The Great Google Book Search Settlement
I found an interesting bit of news linking the book world to the geek work recently in Timothy Lee’s report over at Ars Technica on remarks by Richard Sarnoff, the chairman of the Association of American Publishers, at Princeton’s Center for Information Technology Policy.
Mr. Sarnoff pointed out that the market for downloadable books is now dominated by a single player, Amazon. He suggests that the new settlement, expected to be approved by the courts this year, will encourage Google to become a provider of electronic books in direct competition with Amazon. The settlement is a large, complex thing, and it presents high barriers to entry to organizations that are not named Google.

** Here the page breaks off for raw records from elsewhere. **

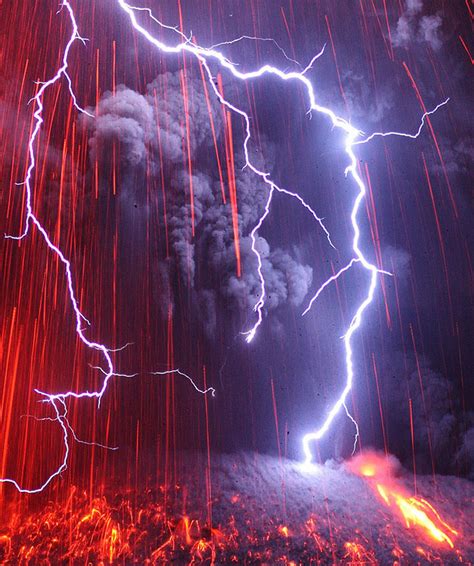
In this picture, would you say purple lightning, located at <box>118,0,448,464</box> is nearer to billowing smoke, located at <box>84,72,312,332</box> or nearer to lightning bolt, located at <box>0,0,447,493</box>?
lightning bolt, located at <box>0,0,447,493</box>

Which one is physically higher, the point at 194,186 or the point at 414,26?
the point at 414,26

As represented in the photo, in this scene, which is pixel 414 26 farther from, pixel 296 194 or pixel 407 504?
pixel 407 504

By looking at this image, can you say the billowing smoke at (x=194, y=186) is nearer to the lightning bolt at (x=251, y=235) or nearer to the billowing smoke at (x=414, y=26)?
the lightning bolt at (x=251, y=235)

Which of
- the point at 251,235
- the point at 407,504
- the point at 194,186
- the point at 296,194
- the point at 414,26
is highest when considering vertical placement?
the point at 414,26

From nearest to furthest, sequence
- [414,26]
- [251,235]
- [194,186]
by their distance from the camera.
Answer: [251,235], [194,186], [414,26]

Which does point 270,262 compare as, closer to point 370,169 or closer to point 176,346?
point 176,346

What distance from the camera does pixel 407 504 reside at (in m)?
Result: 7.16

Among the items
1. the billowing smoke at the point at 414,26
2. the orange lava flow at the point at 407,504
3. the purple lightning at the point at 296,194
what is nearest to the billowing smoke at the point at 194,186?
the purple lightning at the point at 296,194

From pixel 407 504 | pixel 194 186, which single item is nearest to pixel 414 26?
pixel 194 186

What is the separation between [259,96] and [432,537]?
10.5 meters

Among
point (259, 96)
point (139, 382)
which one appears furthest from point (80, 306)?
point (259, 96)

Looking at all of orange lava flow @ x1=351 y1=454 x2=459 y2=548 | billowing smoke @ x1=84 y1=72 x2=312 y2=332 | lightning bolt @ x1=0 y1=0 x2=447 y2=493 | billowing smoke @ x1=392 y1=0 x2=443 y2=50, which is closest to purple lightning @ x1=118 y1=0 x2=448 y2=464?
lightning bolt @ x1=0 y1=0 x2=447 y2=493

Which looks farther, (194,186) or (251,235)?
(194,186)

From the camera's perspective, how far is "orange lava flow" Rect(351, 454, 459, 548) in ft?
20.6
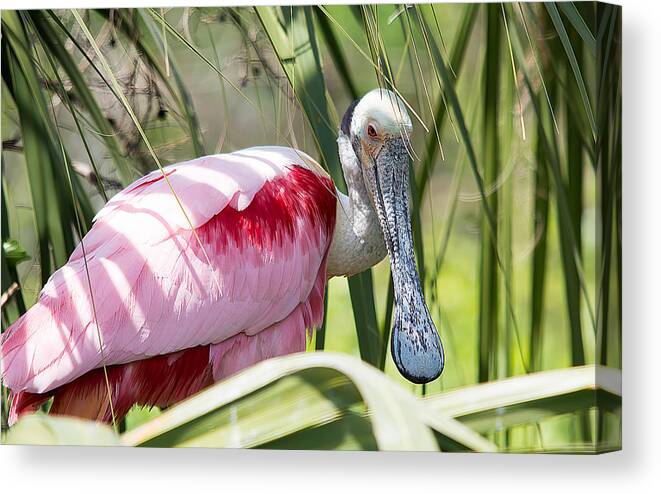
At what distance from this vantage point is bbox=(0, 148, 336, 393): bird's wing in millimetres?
2664

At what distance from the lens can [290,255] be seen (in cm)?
267

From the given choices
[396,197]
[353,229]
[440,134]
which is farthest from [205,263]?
[440,134]

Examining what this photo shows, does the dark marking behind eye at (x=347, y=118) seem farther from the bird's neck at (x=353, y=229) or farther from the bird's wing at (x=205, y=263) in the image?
the bird's wing at (x=205, y=263)

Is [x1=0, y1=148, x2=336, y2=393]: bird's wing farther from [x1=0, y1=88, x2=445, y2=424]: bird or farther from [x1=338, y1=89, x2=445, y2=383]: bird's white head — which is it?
[x1=338, y1=89, x2=445, y2=383]: bird's white head

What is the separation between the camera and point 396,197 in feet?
8.77

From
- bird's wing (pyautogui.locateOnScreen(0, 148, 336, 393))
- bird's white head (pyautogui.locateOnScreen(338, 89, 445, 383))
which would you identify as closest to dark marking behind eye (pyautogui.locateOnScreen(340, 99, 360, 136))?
bird's white head (pyautogui.locateOnScreen(338, 89, 445, 383))

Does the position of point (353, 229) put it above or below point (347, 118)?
below

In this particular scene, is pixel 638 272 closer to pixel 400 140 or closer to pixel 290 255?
pixel 400 140

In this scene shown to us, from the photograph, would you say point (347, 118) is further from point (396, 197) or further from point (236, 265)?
point (236, 265)

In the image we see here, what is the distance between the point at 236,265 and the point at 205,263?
8 centimetres

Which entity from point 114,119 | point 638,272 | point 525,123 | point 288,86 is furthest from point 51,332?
point 638,272

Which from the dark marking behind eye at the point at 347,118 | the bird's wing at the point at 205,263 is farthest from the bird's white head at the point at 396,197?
the bird's wing at the point at 205,263

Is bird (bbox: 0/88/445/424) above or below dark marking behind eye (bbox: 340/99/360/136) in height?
below

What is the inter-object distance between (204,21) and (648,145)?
3.76 feet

Among other things, the settlement creates a Book Rights Registry to collect payments from Google and distribute them to authors and publishers. Google will pay $60 for every scanned book with identifiable rights-holders. Libraries can subscribe to Google for access to books in the Google catalog, and Google will pay most of that revenue to publishers.
All this looks like Google is being positioned as an e-book vendor. E-books purchased on Google will not reside on client computers, but will instead live in the “Google cloud.” Users will access them a few pages at a time from Internet connected devices.
As a long time devotee of real books, printed on paper, I can only contemplate this with a mixture of skepticism and sadness. As described, it doesn’t sound very workable, and yet, if it does work, it will almost surely reduce the demand for books as we know them. Vive libre!